**Exercise data:**

+---+

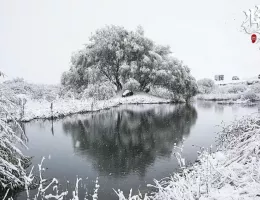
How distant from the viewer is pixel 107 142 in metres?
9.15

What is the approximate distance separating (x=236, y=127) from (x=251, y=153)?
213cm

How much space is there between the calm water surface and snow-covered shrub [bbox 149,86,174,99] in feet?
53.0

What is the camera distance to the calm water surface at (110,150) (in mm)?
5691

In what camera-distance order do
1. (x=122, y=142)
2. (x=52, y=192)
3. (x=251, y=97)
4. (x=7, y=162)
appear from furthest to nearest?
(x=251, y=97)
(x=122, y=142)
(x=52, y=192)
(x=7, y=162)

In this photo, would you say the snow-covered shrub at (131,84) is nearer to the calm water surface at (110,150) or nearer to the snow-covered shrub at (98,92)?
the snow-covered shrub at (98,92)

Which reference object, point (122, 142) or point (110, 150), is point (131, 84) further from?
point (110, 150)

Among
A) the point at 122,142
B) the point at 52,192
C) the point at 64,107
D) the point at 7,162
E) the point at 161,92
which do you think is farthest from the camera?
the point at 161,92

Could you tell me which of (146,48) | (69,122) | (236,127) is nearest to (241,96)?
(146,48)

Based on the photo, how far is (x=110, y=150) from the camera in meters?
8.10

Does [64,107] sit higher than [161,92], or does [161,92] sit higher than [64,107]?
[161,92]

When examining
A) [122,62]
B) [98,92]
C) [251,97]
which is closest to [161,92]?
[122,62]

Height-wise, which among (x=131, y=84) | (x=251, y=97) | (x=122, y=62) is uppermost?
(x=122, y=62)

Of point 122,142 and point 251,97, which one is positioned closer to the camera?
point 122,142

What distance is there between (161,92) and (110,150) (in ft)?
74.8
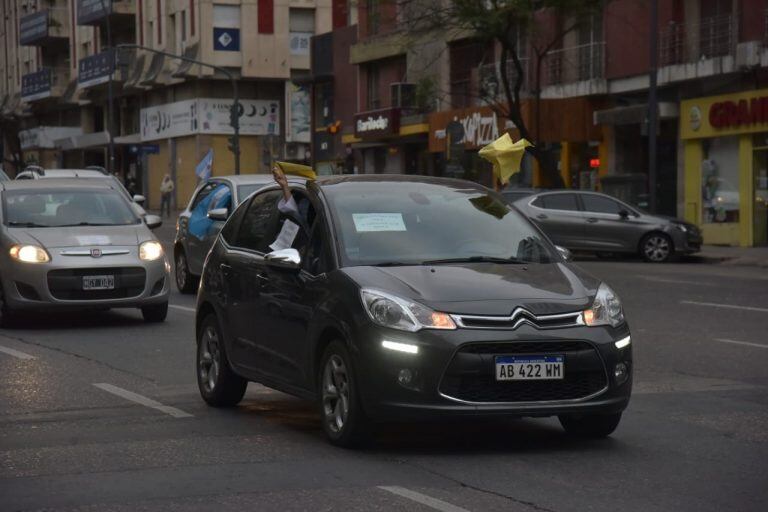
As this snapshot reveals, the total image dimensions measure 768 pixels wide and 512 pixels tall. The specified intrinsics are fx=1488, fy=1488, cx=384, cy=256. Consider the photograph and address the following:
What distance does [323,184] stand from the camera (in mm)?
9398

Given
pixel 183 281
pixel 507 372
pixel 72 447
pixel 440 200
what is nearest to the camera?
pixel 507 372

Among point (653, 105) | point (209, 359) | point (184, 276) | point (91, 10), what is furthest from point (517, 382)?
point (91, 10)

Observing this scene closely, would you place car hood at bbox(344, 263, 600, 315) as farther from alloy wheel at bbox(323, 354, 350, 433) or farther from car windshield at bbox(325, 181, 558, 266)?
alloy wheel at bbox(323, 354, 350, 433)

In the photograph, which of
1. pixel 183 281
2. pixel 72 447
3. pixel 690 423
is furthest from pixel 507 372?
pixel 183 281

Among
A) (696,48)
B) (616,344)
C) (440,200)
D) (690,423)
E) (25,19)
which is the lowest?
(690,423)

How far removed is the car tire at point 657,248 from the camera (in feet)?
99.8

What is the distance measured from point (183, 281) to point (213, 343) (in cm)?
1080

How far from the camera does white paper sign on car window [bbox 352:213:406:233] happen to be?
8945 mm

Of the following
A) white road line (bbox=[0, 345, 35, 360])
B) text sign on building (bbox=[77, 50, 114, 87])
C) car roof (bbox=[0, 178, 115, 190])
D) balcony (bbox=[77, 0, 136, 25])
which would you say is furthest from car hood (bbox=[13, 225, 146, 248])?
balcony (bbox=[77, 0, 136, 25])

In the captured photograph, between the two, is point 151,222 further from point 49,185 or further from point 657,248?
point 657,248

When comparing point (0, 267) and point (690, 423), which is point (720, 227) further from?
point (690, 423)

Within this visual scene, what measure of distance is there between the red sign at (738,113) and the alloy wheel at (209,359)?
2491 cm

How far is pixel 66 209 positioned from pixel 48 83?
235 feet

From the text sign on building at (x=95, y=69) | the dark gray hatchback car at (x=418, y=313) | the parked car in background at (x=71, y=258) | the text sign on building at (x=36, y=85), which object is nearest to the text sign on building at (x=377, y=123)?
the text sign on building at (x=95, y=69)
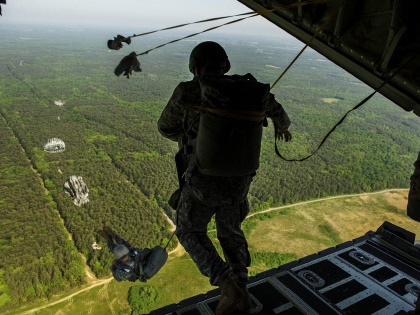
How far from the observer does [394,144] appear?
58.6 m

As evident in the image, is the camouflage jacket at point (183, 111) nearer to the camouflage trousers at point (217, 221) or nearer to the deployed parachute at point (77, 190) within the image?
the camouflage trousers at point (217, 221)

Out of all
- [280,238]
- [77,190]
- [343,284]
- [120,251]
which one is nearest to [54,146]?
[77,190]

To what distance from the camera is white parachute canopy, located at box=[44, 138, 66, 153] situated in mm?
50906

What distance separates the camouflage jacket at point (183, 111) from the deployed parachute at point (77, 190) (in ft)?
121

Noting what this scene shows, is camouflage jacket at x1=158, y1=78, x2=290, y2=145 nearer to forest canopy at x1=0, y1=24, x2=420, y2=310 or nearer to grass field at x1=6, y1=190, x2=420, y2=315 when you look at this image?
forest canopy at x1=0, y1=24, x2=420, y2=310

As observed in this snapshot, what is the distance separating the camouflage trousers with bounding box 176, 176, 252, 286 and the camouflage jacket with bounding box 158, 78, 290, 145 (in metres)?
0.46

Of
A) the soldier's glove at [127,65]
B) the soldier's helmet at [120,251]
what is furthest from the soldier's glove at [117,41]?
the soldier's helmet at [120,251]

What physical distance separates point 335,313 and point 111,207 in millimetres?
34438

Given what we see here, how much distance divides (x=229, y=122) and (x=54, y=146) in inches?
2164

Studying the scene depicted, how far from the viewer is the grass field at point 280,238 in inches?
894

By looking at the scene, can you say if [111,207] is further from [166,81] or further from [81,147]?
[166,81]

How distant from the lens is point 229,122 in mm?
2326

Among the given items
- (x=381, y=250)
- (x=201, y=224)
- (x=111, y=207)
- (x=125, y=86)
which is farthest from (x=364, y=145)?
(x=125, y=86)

+---+

**The problem:**
Copy every line of the records above word for word, leaving out the pictures.

**Solution to this exercise:**
How distant from the viewer is pixel 107 142 in metres?
9.15

What is the approximate distance separating (x=236, y=127) from (x=251, y=153)?
213cm

How much space is there between the calm water surface and snow-covered shrub [bbox 149,86,174,99] in feet?
53.0

What is the camera distance to the calm water surface at (110,150) (in mm)?
5691

In what camera-distance order do
1. (x=122, y=142)
2. (x=52, y=192)
3. (x=251, y=97)
4. (x=7, y=162)
appear from furthest to nearest?
(x=251, y=97)
(x=122, y=142)
(x=52, y=192)
(x=7, y=162)

In this photo, would you say the snow-covered shrub at (131,84) is nearer to the calm water surface at (110,150) or nearer to the snow-covered shrub at (98,92)?
the snow-covered shrub at (98,92)

Which reference object, point (122, 142) or point (110, 150), is point (131, 84) further from?
point (110, 150)

Among
A) the point at 122,142
B) the point at 52,192
C) the point at 64,107
D) the point at 7,162
E) the point at 161,92
which do you think is farthest from the camera?
the point at 161,92

Could you tell me which of (146,48) | (69,122) | (236,127) is nearest to (241,96)?
(146,48)

Based on the photo, how far is (x=110, y=150) from the camera in meters?
8.10

Does [64,107] sit higher than [161,92], or does [161,92] sit higher than [64,107]?
[161,92]

When examining
A) [122,62]
B) [98,92]
C) [251,97]
which is closest to [161,92]?
[122,62]

Height-wise, which among (x=131, y=84) | (x=251, y=97) | (x=122, y=62) is uppermost?
(x=122, y=62)

Of point 122,142 and point 251,97, which one is positioned closer to the camera?
point 122,142

What distance is there between (161,92) and (110,150) (in ft)?
74.8
As this snapshot reveals, the total image dimensions measure 768 pixels wide and 512 pixels tall. The specified intrinsics are fx=1488, fy=1488, cx=384, cy=256. Consider the photograph and address the following:
What distance does [323,184] stand from the camera (in mm)?
9398

Given
pixel 183 281
pixel 507 372
pixel 72 447
pixel 440 200
what is nearest to the camera?
pixel 507 372

Among point (653, 105) | point (209, 359) | point (184, 276) | point (91, 10), what is furthest from point (517, 382)?
point (91, 10)

Observing this scene closely, would you place car hood at bbox(344, 263, 600, 315) as farther from alloy wheel at bbox(323, 354, 350, 433) or farther from car windshield at bbox(325, 181, 558, 266)?
alloy wheel at bbox(323, 354, 350, 433)

In the photograph, which of
1. pixel 183 281
2. pixel 72 447
3. pixel 690 423
is furthest from pixel 507 372?
pixel 183 281

Among
A) (696,48)
B) (616,344)
C) (440,200)
D) (690,423)
E) (25,19)
which is the lowest?
(690,423)

How far removed is the car tire at point 657,248 from the camera (in feet)?
99.8

What is the distance measured from point (183, 281) to point (213, 343) (in cm)?
1080

How far from the camera does white paper sign on car window [bbox 352:213:406:233] happen to be?
8945 mm

Of the following
A) white road line (bbox=[0, 345, 35, 360])
B) text sign on building (bbox=[77, 50, 114, 87])
C) car roof (bbox=[0, 178, 115, 190])
D) balcony (bbox=[77, 0, 136, 25])
which would you say is furthest from car hood (bbox=[13, 225, 146, 248])?
balcony (bbox=[77, 0, 136, 25])

In the captured photograph, between the two, is point 151,222 further from point 49,185 or further from point 657,248?
point 657,248

When comparing point (0, 267) and point (690, 423), which is point (720, 227) further from?
point (690, 423)

Within this visual scene, what measure of distance is there between the red sign at (738,113) and the alloy wheel at (209,359)?
2491 cm

How far is pixel 66 209 positioned from pixel 48 83?
235 feet

From the text sign on building at (x=95, y=69) | the dark gray hatchback car at (x=418, y=313) | the parked car in background at (x=71, y=258) | the text sign on building at (x=36, y=85), which object is nearest to the text sign on building at (x=377, y=123)?
the text sign on building at (x=95, y=69)
How far from the observer does [394,144] appear?
58.6 m

As evident in the image, is the camouflage jacket at point (183, 111) nearer to the camouflage trousers at point (217, 221) or nearer to the deployed parachute at point (77, 190) within the image?
the camouflage trousers at point (217, 221)

Out of all
- [280,238]
- [77,190]
- [343,284]
- [120,251]
which one is nearest to [54,146]?
[77,190]

To what distance from the camera is white parachute canopy, located at box=[44, 138, 66, 153] situated in mm?
50906

What distance separates the camouflage jacket at point (183, 111) from the deployed parachute at point (77, 190) (in ft)?
121

Noting what this scene shows, is camouflage jacket at x1=158, y1=78, x2=290, y2=145 nearer to forest canopy at x1=0, y1=24, x2=420, y2=310 or nearer to grass field at x1=6, y1=190, x2=420, y2=315 when you look at this image?
forest canopy at x1=0, y1=24, x2=420, y2=310

As observed in this snapshot, what is the distance separating the camouflage trousers with bounding box 176, 176, 252, 286 and the camouflage jacket with bounding box 158, 78, 290, 145 (in metres)?
0.46

Of
A) the soldier's glove at [127,65]
B) the soldier's helmet at [120,251]
what is furthest from the soldier's glove at [117,41]?
the soldier's helmet at [120,251]

What physical distance separates point 335,313 and point 111,207 in millimetres?
34438

Given what we see here, how much distance divides (x=229, y=122) and (x=54, y=146) in inches?
2164

Studying the scene depicted, how far from the viewer is the grass field at point 280,238 in inches?
894

By looking at the scene, can you say if [111,207] is further from [166,81] or further from [81,147]?
[166,81]

How distant from the lens is point 229,122 in mm?
2326

Among the given items
- (x=381, y=250)
- (x=201, y=224)
- (x=111, y=207)
- (x=125, y=86)
which is farthest from (x=364, y=145)?
(x=125, y=86)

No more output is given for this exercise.